3.5 Summary of Observations
While a relatively large body of literature provides support for Harris’ account of the fair innings argument through preferences for prioritizing the young over the old, a smaller number of investigations have assessed whether public preferences are consistent with Williams’ version of the argument. In these latter tests – that are focused on concerns of lifetime health – it appears that Williams’ argument does carry weight in respondents’ prioritizations and is a basis for their decisions in some circumstances. These findings support a similar ‘pluralistic position’ observed in some purely qualitative studies (Cookson and Dolan 1999; Wilmot and Ratcliffe 2002).
Although Williams set out with the intention of quantifying equity considerations by attaching fair innings-based weights to QALYs accrued by those with lower lifetime QALEs, empirical evidence – such as that presented above – suggests that these weights may be insufficient in accounting for context-dependent distributional concerns. A number of alternatives exist by which concerns for equity can be included in health-care decision-making, some of which may involve, for example, adopting components or variations on the fair innings argument.

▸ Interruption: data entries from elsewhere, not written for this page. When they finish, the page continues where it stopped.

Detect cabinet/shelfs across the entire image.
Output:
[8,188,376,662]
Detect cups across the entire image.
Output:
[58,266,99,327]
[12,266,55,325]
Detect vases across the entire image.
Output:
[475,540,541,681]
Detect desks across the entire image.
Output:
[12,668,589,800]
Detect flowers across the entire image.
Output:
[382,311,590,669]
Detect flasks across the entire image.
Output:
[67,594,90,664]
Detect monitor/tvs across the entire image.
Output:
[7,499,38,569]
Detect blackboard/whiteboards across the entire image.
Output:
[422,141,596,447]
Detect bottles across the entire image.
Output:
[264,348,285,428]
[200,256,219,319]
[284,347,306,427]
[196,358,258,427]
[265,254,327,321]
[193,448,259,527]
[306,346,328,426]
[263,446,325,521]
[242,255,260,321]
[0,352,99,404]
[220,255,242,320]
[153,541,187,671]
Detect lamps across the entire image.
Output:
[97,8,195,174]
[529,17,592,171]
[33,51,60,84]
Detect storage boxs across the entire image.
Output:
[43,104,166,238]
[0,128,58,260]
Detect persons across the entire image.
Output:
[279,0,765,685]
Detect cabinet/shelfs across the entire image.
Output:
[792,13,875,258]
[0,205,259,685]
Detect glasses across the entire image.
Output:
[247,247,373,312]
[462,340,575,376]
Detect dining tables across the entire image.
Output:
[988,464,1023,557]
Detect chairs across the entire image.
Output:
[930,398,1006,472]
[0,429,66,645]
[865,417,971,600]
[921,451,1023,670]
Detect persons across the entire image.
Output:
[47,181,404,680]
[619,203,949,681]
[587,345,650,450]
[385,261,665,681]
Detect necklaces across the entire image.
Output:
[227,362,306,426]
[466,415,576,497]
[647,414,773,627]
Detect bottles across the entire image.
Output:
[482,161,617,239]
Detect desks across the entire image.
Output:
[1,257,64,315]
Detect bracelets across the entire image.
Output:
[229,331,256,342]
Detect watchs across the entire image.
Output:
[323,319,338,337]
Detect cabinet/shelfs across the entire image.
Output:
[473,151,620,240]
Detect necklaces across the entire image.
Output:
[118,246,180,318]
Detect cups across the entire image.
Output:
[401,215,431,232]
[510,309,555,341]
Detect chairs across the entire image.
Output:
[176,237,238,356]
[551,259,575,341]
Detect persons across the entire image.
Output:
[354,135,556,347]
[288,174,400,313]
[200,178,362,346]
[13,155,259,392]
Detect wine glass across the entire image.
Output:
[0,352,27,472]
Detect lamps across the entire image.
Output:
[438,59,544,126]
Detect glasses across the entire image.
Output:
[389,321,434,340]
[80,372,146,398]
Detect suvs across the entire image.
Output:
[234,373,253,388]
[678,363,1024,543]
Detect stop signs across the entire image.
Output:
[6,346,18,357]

4 Moving Forward: Empirical Findings, Priority Setting, and Potential Policy Implications
Given the empirical observations that respondents do not seem to rely upon a consistent decision rule that is independent of the prioritization context, some have suggested that deliberative judgments be used to incorporate equity considerations (e.g. Daniels 2008; Oliver 2009). This means that decision makers may call upon a host of different ‘rules’ to set priorities depending on the context.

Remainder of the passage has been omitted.